Le tribunal de Nanterre a annulé la marque E-Learning. C’est pourtant la société E-Learning qui avait attaqué l’entreprise Elearning Agency pour contrefaçon et concurrence parasitaire.
La société E-Learning a fait la douloureuse expérience de l’effet boomerang. Créée en mars 2000, cette entreprise de production de contenus pédagogiques spécialisés pour la formation en ligne avait déposé le 7 avril 2000 la marque E-Learning auprès de l’INPI (institut national de la propriété industrielle). En juillet 2000, c’est au tour de la société E-learning Agency, également active dans le secteur de la formation en ligne, de faire enregistrer sa marque à l’INPI. Un an plus tard, en juillet 2001, elle reçoit un courrier recommandé en provenance des avocats de E-Learning : une mise en demeure de cesser d’utiliser la marque et le nom de domaine sur Internet E-learning Agency, pour cause de contrefaçon et de concurrence parasitaire.
"Dans un premier temps, nous avons tenté de nous arranger à l’amiable, en leur proposant d’inclure sur la page d’accueil de notre site un petit texte pour faire clairement le distingo entre nos deux sociétés", raconte Philippe Lacroix, fondateur de E-learning Agency. Tentative infructueuse, puisque sa société se retrouve assignée en justice, devant le tribunal de grande instance (TGI) de Nanterre le 28 août 2001. E-Learning demande l’annulation de la marque E-learning Agency, l’interdiction d’utiliser cette dénomination ainsi que ce nom pour l’adresse du site Internet, le tout assorti de 200 000 francs de dommages et intérêts. "Nous trouvions leur demande totalement injustifiée et nous avons donc décidé de nous défendre", explique Philippe Lacroix. Sa première initiative est de demander à paraître au procès comme "intervenant volontaire", puisque c’est lui, et non sa société, qui détient la marque E-learning Agency. La deuxième étape consiste à réunir une imposante documentation pour prouver que E-Learning est un terme générique pour désigner la formation en ligne et ne peut donc être déposé comme marque. Par conséquent, dans ses conclusions déposées à l’audience, E-learning Agency demande que le tribunal prononce la nullité de la marque et réplique en demandant, à son tour, des dommages et intérêts équivalents à ceux qui lui sont réclamés.
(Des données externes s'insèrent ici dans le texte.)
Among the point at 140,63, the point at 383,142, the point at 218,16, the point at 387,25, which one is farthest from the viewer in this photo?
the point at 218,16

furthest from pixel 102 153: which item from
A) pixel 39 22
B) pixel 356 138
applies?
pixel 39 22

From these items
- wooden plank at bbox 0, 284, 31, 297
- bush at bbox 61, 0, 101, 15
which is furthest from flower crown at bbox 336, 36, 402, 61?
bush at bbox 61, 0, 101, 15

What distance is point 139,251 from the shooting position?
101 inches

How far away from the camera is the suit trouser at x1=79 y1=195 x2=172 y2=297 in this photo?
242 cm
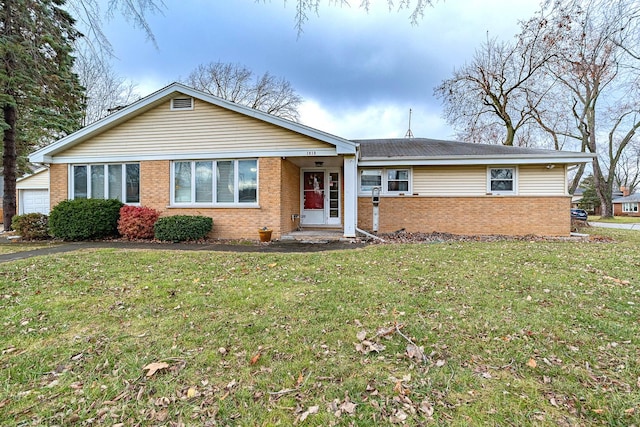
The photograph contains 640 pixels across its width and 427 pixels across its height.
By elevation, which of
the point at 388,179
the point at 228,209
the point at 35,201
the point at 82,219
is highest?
the point at 388,179

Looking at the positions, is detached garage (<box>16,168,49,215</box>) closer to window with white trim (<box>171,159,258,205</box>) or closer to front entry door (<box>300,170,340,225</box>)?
window with white trim (<box>171,159,258,205</box>)

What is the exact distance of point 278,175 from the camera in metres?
9.70

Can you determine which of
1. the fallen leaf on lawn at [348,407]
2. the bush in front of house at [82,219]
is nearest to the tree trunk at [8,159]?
the bush in front of house at [82,219]

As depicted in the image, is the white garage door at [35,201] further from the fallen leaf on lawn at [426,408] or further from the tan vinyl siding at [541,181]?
the tan vinyl siding at [541,181]

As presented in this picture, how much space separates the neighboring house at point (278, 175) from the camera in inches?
386

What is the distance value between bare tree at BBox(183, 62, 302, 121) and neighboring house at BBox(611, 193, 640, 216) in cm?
5162

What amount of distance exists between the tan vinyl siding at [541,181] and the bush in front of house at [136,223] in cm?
1317

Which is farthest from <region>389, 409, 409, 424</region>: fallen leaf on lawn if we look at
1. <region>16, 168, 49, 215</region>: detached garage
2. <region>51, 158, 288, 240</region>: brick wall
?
<region>16, 168, 49, 215</region>: detached garage

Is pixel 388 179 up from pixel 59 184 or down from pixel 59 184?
up

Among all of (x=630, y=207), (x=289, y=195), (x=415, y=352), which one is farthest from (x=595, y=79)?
(x=630, y=207)

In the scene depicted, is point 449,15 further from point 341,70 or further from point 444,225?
point 341,70

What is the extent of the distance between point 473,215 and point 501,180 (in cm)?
170

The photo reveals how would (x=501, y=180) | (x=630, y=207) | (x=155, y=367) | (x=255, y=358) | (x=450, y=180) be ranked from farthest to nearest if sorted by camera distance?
(x=630, y=207) → (x=450, y=180) → (x=501, y=180) → (x=255, y=358) → (x=155, y=367)

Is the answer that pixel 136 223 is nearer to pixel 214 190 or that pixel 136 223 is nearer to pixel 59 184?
pixel 214 190
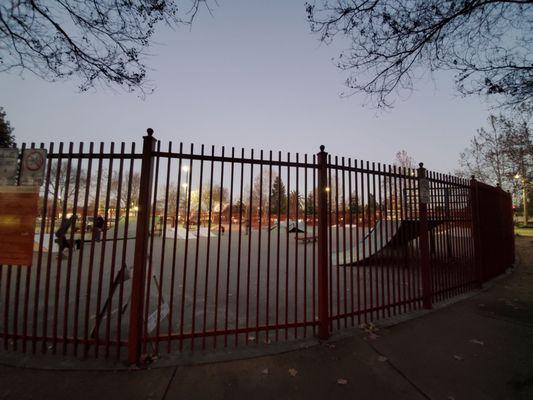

Le 19 novembre 2001, le TGI de Nanterre lui a donné raison, estimant que l’expression e-learning était déjà un terme générique en avril 2000. Une gifle pour E-Learning, qui n’a pas souhaité répondre aux questions de Transfert. Le tribunal, pour justifier sa décision, s’est notamment appuyé sur l’annonce, largement reprise par la presse, du lancement du programme européen "Initiative e-Learning", en mars 2000. Logiquement, le tribunal a alors prononcé la nullité de la marque "" pour la classe 41 (celle du secteur de la formation), tout en maintenant la validité pour les classes 35 (publicité, gestion des affaires commerciales, travaux de bureau) et 38 (télécommunications). En revanche, les juges n’ont pas souscrit à la demande de dommages et intérêts de la société E-learning Agency. "Ce n’est pas ce qui nous intéressait, nous les avions demandés pour répondre point par point à leur attaque", affirme Philippe Lacroix. Il ne compte pas réclamer à E-learning le paiement de ses frais de justice, alors que le tribunal lui en a donné l’autorisation. De même, E-learning Agency n’a pas l’intention de déposer un recours auprès de l’AFNIC (l’instance qui régule les noms de domaines en .fr) pour interdire à la société E-Learning l’utilisation du nom de domaine e-learning.fr. "Nous ne cherchons absolument pas à leur nuire. Notre secteur d’activité est suffisamment vaste pour que nous puissions coexister, et que le meilleur gagne", conclut Philippe Lacroix.